_What the task asks_
What is needed is the run of lines from the one with "kingdom: Animalia" through the close of the data, set down exactly.

[Source data]

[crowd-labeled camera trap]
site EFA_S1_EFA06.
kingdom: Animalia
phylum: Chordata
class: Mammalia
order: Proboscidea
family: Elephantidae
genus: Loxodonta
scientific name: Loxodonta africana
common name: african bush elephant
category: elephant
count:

_Final answer_
kingdom: Animalia
phylum: Chordata
class: Mammalia
order: Proboscidea
family: Elephantidae
genus: Loxodonta
scientific name: Loxodonta africana
common name: african bush elephant
category: elephant
count:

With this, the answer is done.